— What to work on —
Nothing in the entries should be altered. Write them out in full.

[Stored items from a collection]
****************
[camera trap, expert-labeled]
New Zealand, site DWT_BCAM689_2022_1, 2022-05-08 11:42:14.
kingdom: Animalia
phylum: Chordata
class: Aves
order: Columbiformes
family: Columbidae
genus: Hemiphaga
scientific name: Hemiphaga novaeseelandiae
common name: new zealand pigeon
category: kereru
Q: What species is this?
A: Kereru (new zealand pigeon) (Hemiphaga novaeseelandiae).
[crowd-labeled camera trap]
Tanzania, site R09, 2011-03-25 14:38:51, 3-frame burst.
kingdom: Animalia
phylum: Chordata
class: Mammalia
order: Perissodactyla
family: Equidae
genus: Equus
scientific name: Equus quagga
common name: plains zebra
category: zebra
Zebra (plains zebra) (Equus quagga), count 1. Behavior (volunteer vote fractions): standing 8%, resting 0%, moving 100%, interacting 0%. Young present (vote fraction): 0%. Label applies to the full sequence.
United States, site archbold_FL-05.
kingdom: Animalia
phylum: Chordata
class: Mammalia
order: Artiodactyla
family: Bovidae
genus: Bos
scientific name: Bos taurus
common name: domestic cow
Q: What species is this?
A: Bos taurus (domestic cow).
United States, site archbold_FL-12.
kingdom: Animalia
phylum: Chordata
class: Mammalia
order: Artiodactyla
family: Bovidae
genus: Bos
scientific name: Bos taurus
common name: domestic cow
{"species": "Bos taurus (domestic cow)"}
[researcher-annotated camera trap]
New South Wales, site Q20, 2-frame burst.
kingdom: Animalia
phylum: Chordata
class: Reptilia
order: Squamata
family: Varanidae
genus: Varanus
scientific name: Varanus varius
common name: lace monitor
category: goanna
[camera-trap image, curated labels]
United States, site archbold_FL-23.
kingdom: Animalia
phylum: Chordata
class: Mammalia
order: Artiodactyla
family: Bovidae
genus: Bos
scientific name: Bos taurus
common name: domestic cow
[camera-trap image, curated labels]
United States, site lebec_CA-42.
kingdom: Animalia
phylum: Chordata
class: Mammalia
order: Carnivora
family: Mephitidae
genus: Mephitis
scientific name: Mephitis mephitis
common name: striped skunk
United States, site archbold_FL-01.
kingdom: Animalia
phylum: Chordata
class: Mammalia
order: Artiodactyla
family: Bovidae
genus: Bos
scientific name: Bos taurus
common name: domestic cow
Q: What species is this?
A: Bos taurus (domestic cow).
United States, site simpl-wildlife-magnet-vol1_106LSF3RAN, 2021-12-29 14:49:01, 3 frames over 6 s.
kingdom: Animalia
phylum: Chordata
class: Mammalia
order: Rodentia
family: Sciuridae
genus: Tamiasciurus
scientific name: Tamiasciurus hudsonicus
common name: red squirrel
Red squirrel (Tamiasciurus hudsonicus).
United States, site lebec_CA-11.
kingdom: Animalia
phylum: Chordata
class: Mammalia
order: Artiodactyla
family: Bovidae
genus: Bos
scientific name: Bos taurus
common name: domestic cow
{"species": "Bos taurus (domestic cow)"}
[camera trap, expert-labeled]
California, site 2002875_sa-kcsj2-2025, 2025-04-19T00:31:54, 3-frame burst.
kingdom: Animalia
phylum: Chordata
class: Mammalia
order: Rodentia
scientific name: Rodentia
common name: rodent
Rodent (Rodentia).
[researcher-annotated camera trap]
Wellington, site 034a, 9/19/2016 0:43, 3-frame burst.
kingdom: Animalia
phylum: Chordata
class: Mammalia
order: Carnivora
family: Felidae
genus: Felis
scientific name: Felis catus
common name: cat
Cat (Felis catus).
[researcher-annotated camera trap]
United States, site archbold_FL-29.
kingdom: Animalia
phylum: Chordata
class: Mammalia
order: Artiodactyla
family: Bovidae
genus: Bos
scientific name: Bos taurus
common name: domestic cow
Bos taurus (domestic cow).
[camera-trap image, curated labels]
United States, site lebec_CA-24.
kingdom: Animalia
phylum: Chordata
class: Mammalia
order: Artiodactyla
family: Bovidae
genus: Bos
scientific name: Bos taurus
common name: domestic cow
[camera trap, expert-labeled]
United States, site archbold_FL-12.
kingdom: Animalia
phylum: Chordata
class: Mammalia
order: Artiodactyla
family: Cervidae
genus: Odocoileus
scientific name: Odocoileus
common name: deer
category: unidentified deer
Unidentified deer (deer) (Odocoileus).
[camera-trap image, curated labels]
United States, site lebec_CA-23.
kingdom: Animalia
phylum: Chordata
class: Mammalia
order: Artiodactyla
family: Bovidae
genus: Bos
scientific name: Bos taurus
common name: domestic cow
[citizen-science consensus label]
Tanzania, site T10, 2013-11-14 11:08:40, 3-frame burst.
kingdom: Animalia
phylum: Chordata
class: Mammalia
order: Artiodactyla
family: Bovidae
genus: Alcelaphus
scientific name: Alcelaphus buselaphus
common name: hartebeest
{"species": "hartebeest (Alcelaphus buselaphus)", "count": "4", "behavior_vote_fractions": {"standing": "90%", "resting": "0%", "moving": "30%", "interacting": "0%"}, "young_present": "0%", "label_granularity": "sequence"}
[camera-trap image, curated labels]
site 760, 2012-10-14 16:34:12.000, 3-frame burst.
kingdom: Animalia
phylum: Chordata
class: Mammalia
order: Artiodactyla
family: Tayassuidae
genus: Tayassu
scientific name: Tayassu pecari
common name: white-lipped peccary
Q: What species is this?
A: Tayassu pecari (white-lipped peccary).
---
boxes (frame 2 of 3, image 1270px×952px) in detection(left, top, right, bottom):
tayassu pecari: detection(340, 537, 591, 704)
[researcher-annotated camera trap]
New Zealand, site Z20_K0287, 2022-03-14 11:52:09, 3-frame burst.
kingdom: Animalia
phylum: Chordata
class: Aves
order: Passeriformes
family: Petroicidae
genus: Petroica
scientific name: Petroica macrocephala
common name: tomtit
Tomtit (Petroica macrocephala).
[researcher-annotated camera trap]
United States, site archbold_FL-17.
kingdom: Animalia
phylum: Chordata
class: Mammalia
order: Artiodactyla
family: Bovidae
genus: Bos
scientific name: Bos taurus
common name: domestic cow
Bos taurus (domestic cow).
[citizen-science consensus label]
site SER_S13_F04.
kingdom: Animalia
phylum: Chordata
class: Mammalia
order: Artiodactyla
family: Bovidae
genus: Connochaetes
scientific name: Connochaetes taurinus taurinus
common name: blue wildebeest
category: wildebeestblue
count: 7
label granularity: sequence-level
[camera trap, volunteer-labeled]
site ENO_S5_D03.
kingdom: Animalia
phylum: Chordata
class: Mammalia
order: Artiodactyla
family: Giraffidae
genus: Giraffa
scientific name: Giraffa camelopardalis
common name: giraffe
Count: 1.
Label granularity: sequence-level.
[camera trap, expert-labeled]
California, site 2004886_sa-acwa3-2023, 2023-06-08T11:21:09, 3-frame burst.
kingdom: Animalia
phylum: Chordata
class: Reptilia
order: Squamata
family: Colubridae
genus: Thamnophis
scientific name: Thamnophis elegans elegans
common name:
****************
— Answer section —
[camera trap, expert-labeled]
New Zealand, site DWT_BCAM689_2022_1, 2022-05-08 11:42:14.
kingdom: Animalia
phylum: Chordata
class: Aves
order: Columbiformes
family: Columbidae
genus: Hemiphaga
scientific name: Hemiphaga novaeseelandiae
common name: new zealand pigeon
category: kereru
Q: What species is this?
A: Kereru (new zealand pigeon) (Hemiphaga novaeseelandiae).
[crowd-labeled camera trap]
Tanzania, site R09, 2011-03-25 14:38:51, 3-frame burst.
kingdom: Animalia
phylum: Chordata
class: Mammalia
order: Perissodactyla
family: Equidae
genus: Equus
scientific name: Equus quagga
common name: plains zebra
category: zebra
Zebra (plains zebra) (Equus quagga), count 1. Behavior (volunteer vote fractions): standing 8%, resting 0%, moving 100%, interacting 0%. Young present (vote fraction): 0%. Label applies to the full sequence.
United States, site archbold_FL-05.
kingdom: Animalia
phylum: Chordata
class: Mammalia
order: Artiodactyla
family: Bovidae
genus: Bos
scientific name: Bos taurus
common name: domestic cow
Q: What species is this?
A: Bos taurus (domestic cow).
United States, site archbold_FL-12.
kingdom: Animalia
phylum: Chordata
class: Mammalia
order: Artiodactyla
family: Bovidae
genus: Bos
scientific name: Bos taurus
common name: domestic cow
{"species": "Bos taurus (domestic cow)"}
[researcher-annotated camera trap]
New South Wales, site Q20, 2-frame burst.
kingdom: Animalia
phylum: Chordata
class: Reptilia
order: Squamata
family: Varanidae
genus: Varanus
scientific name: Varanus varius
common name: lace monitor
category: goanna
[camera-trap image, curated labels]
United States, site archbold_FL-23.
kingdom: Animalia
phylum: Chordata
class: Mammalia
order: Artiodactyla
family: Bovidae
genus: Bos
scientific name: Bos taurus
common name: domestic cow
[camera-trap image, curated labels]
United States, site lebec_CA-42.
kingdom: Animalia
phylum: Chordata
class: Mammalia
order: Carnivora
family: Mephitidae
genus: Mephitis
scientific name: Mephitis mephitis
common name: striped skunk
United States, site archbold_FL-01.
kingdom: Animalia
phylum: Chordata
class: Mammalia
order: Artiodactyla
family: Bovidae
genus: Bos
scientific name: Bos taurus
common name: domestic cow
Q: What species is this?
A: Bos taurus (domestic cow).
United States, site simpl-wildlife-magnet-vol1_106LSF3RAN, 2021-12-29 14:49:01, 3 frames over 6 s.
kingdom: Animalia
phylum: Chordata
class: Mammalia
order: Rodentia
family: Sciuridae
genus: Tamiasciurus
scientific name: Tamiasciurus hudsonicus
common name: red squirrel
Red squirrel (Tamiasciurus hudsonicus).
United States, site lebec_CA-11.
kingdom: Animalia
phylum: Chordata
class: Mammalia
order: Artiodactyla
family: Bovidae
genus: Bos
scientific name: Bos taurus
common name: domestic cow
{"species": "Bos taurus (domestic cow)"}
[camera trap, expert-labeled]
California, site 2002875_sa-kcsj2-2025, 2025-04-19T00:31:54, 3-frame burst.
kingdom: Animalia
phylum: Chordata
class: Mammalia
order: Rodentia
scientific name: Rodentia
common name: rodent
Rodent (Rodentia).
[researcher-annotated camera trap]
Wellington, site 034a, 9/19/2016 0:43, 3-frame burst.
kingdom: Animalia
phylum: Chordata
class: Mammalia
order: Carnivora
family: Felidae
genus: Felis
scientific name: Felis catus
common name: cat
Cat (Felis catus).
[researcher-annotated camera trap]
United States, site archbold_FL-29.
kingdom: Animalia
phylum: Chordata
class: Mammalia
order: Artiodactyla
family: Bovidae
genus: Bos
scientific name: Bos taurus
common name: domestic cow
Bos taurus (domestic cow).
[camera-trap image, curated labels]
United States, site lebec_CA-24.
kingdom: Animalia
phylum: Chordata
class: Mammalia
order: Artiodactyla
family: Bovidae
genus: Bos
scientific name: Bos taurus
common name: domestic cow
[camera trap, expert-labeled]
United States, site archbold_FL-12.
kingdom: Animalia
phylum: Chordata
class: Mammalia
order: Artiodactyla
family: Cervidae
genus: Odocoileus
scientific name: Odocoileus
common name: deer
category: unidentified deer
Unidentified deer (deer) (Odocoileus).
[camera-trap image, curated labels]
United States, site lebec_CA-23.
kingdom: Animalia
phylum: Chordata
class: Mammalia
order: Artiodactyla
family: Bovidae
genus: Bos
scientific name: Bos taurus
common name: domestic cow
[citizen-science consensus label]
Tanzania, site T10, 2013-11-14 11:08:40, 3-frame burst.
kingdom: Animalia
phylum: Chordata
class: Mammalia
order: Artiodactyla
family: Bovidae
genus: Alcelaphus
scientific name: Alcelaphus buselaphus
common name: hartebeest
{"species": "hartebeest (Alcelaphus buselaphus)", "count": "4", "behavior_vote_fractions": {"standing": "90%", "resting": "0%", "moving": "30%", "interacting": "0%"}, "young_present": "0%", "label_granularity": "sequence"}
[camera-trap image, curated labels]
site 760, 2012-10-14 16:34:12.000, 3-frame burst.
kingdom: Animalia
phylum: Chordata
class: Mammalia
order: Artiodactyla
family: Tayassuidae
genus: Tayassu
scientific name: Tayassu pecari
common name: white-lipped peccary
Q: What species is this?
A: Tayassu pecari (white-lipped peccary).
---
boxes (frame 2 of 3, image 1270px×952px) in detection(left, top, right, bottom):
tayassu pecari: detection(340, 537, 591, 704)
[researcher-annotated camera trap]
New Zealand, site Z20_K0287, 2022-03-14 11:52:09, 3-frame burst.
kingdom: Animalia
phylum: Chordata
class: Aves
order: Passeriformes
family: Petroicidae
genus: Petroica
scientific name: Petroica macrocephala
common name: tomtit
Tomtit (Petroica macrocephala).
[researcher-annotated camera trap]
United States, site archbold_FL-17.
kingdom: Animalia
phylum: Chordata
class: Mammalia
order: Artiodactyla
family: Bovidae
genus: Bos
scientific name: Bos taurus
common name: domestic cow
Bos taurus (domestic cow).
[citizen-science consensus label]
site SER_S13_F04.
kingdom: Animalia
phylum: Chordata
class: Mammalia
order: Artiodactyla
family: Bovidae
genus: Connochaetes
scientific name: Connochaetes taurinus taurinus
common name: blue wildebeest
category: wildebeestblue
count: 7
label granularity: sequence-level
[camera trap, volunteer-labeled]
site ENO_S5_D03.
kingdom: Animalia
phylum: Chordata
class: Mammalia
order: Artiodactyla
family: Giraffidae
genus: Giraffa
scientific name: Giraffa camelopardalis
common name: giraffe
Count: 1.
Label granularity: sequence-level.
[camera trap, expert-labeled]
California, site 2004886_sa-acwa3-2023, 2023-06-08T11:21:09, 3-frame burst.
kingdom: Animalia
phylum: Chordata
class: Reptilia
order: Squamata
family: Colubridae
genus: Thamnophis
scientific name: Thamnophis elegans elegans
common name:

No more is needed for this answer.